WHAT YOU SHOULD DO:
A word-for-word transcription of all the data is required.
*** EXTRACTED ENTRIES Section Begins ***
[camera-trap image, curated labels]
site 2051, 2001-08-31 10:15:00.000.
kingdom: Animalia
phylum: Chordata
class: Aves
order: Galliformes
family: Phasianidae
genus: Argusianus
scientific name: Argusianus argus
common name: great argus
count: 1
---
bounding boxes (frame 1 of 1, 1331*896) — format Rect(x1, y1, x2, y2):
*** EXTRACTED ENTRIES Section Ends ***
SOLUTION TO THIS TASK:
[camera-trap image, curated labels]
site 2051, 2001-08-31 10:15:00.000.
kingdom: Animalia
phylum: Chordata
class: Aves
order: Galliformes
family: Phasianidae
genus: Argusianus
scientific name: Argusianus argus
common name: great argus
count: 1
---
bounding boxes (frame 1 of 1, 1331*896) — format Rect(x1, y1, x2, y2):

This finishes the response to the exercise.